In large bowl, combine flour, sugar, cinnamon, baking powder, baking soda, salt, cloves and nutmeg. In small bowl, whisk together oil, eggs and applesauce. Add to dry ingredi­ents, stirring until well combined. Fill each cavity about 2/3 full with 1/3 cup batter. Reserve remaining batter.

Bake 30 to 35 minutes or until toothpick inserted in center comes out clean. Cool in pan 15 minutes. Remove to cool­ing grid and cool completely. Bake remaining batter as above.

To assemble, cut the domes off of fronts and backs of skulls and sandwich with buttercream icing.

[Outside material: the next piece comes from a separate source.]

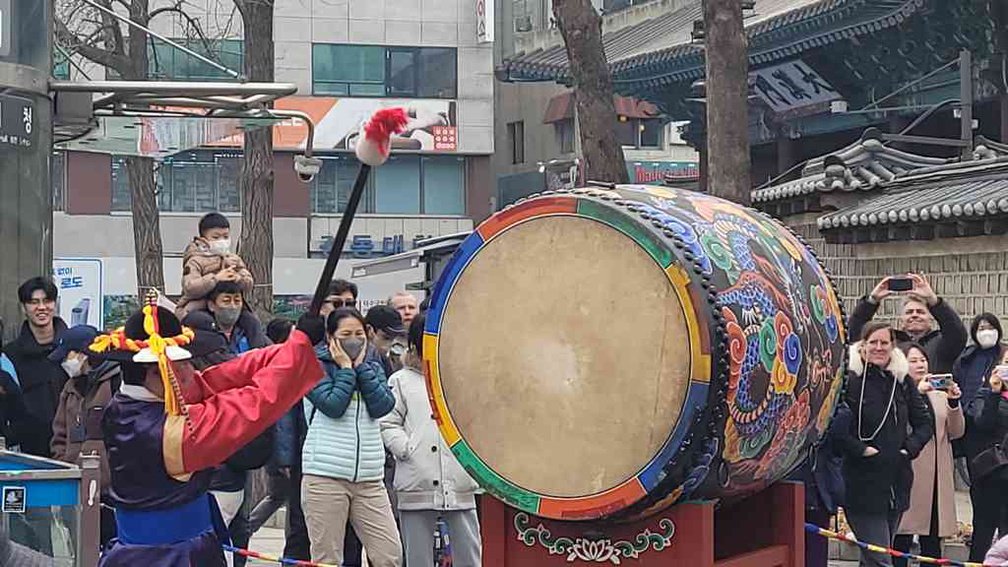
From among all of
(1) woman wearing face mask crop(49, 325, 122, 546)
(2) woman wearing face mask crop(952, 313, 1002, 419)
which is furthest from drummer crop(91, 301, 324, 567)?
(2) woman wearing face mask crop(952, 313, 1002, 419)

Jolly Jack-o-Lantern Cookies

Makes about 2 dozen cookies

1 cup (2 sticks) butter, softened
1-1/2 cups granulated sugar
1 egg
1-1/2 teaspoons vanilla extract
1/2 teaspoon almond extract (optional)
2-3/4 cups all-purpose flour
1 teaspoon salt
Light Green, Black, Red and Orange Sparkle Gel

Preheat oven to 350°F. Lightly spray Easy Decorate Pumpkin Cookie Pan with vegetable pan spray.

In large bowl, beat butter and sugar with electric mixer at medium speed until well blended. Beat in egg and extracts; mix well. Combine flour and salt; add to butter mixture. Beat until well blended. Press dough into cavities, filling 2/3 full.

Bake 10 to 12 minutes or until light brown around edges. Cool in pan 10 minutes. Turn pan over; lightly tap pan to remove cookies. Cool completely on cooling grid.

Decorate cooled cookies with Sparkle Gel, using light green for stem; black for eyes, mouths and mustaches; red for tongue; and orange for remaining pumpkin areas. Let set, about 1/2 hour.